Stormwater collection
- Reduced peak flow volumes in sewage systems during rain events, decreasing urban flood risk
- Recharged local groundwater stores
Pollutant filtration
- Reduced pollutant concentrations by filtering stormwater through soil, sand, or gravel mixtures
Habitat creation
- Opportunities for native plants and wildlife to thrive

Urban Meadows

People working in an urban meadow filled with grasses and wildflowers in Baltimore, MD. — Source: Wildflower project in Baltimore, Maryland

Urban meadows are planted areas of native grasses and herbaceous flowering plants that can take the spot of vacant lots and turfgrass lawns in urban areas. Hard-packed vacant lots are costly for cities to maintain and contribute to flooding and poor air quality. Turfgrass lawns require regular mowing and maintenance, are less effective at managing stormwater, and support less biodiversity than a thriving, diverse natural ecosystem. Urban meadows are a cost-effective strategy to reduce these challenges while providing significant community and aesthetic benefits.

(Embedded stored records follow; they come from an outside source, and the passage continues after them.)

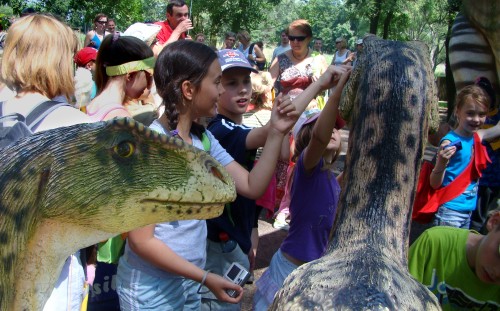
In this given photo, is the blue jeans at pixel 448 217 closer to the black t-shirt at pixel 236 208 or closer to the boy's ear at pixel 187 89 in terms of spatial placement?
the black t-shirt at pixel 236 208

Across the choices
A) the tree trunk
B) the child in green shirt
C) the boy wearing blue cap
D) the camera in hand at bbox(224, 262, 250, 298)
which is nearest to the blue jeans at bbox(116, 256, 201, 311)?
the camera in hand at bbox(224, 262, 250, 298)

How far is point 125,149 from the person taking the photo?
1.06 metres

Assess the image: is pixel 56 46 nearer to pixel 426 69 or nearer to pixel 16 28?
pixel 16 28

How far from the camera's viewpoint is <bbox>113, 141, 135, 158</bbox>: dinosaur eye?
1052mm

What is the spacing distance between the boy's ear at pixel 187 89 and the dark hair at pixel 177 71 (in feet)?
0.04

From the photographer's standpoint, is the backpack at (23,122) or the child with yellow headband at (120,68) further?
the child with yellow headband at (120,68)

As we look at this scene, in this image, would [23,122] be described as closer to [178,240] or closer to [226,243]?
[178,240]

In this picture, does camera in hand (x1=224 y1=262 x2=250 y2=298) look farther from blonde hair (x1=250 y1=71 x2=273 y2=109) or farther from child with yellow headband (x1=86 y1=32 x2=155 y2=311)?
blonde hair (x1=250 y1=71 x2=273 y2=109)

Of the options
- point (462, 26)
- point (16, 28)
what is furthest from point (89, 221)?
point (462, 26)

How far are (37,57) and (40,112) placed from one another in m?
0.27

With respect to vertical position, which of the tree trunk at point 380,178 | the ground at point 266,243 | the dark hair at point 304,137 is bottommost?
the ground at point 266,243

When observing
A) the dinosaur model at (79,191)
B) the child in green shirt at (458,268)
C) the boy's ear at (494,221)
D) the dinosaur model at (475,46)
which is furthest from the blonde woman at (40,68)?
the dinosaur model at (475,46)

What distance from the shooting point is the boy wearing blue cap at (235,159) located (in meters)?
2.70

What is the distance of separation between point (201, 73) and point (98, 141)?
131cm
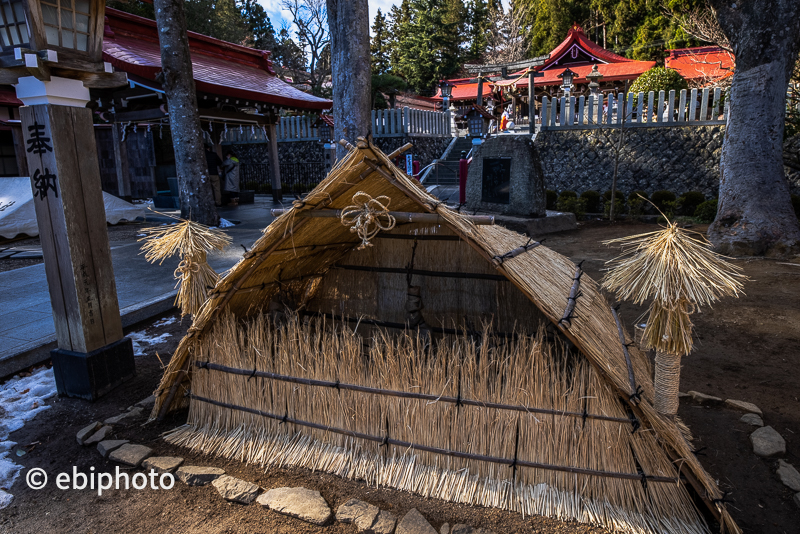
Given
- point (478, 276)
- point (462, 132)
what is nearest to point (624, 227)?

Benefits of urban meadows:

Reduced maintenance costs in comparison with vacant lots and traditional landscaping
Improved stormwater management during rain events
Provision of valuable community green space

Combinations of Surfaces

By combining Smart Surface solutions, cities can maximize the benefits from a single area.

Cool roofs + bifacial solar PV allow more energy to be produced by the solar PV cells while also reflecting sunlight and heat away from the building and surrounding air.

Green roofs + solar PV generate clean energy, reduce building energy use, manage stormwater runoff, and filter air pollutants.

Porous + cool surfaces reflect heat, capture rainwater, and filter air pollutants.

Combination green and high albedo (reflective) roofs reduce air temperature in and around buildings, and help manage stormwater runoff.

Solar PV creates electricity from sunlight, reducing energy demand from sources that emit greenhouse gasses.

Porous, higher albedo pavers alongside streets absorb rain that runs off impervious pavement, reducing flood risk and water pollution.

Increased shading and evapotranspiration from trees cleans air and keeps sidewalks more comfortable for pedestrians, and can collectively cool entire urban areas.

Green, porous, and high-albedo parking lots reduce flood risk and absorb and emit much less heat than traditional dark, impervious asphalt parking lots.

Rain gardens allow rain to soak into the ground, reducing runoff.

Combination solar and high-albedo roofs cut urban heat while generating clean energy.

Trees provide shading and perform evapotranspiration, cooling and cleaning the air.

Sidewalk and street pavers are cooler and more porous than conventional dark, impervious pavements, reducing stormwater runoff and associated pollution and flooding risk.

Green, porous, and cool sidewalk pavers mitigate urban heat and flood risk.

Tree canopy provides shade to pedestrians and improves air quality by filtering out harmful air pollutants.

Sidewalk and street pavers that are more porous than traditional pavement reduce stormwater runoff and associated pollution and flooding risk.

Solar PV generates clean electricity from sunlight.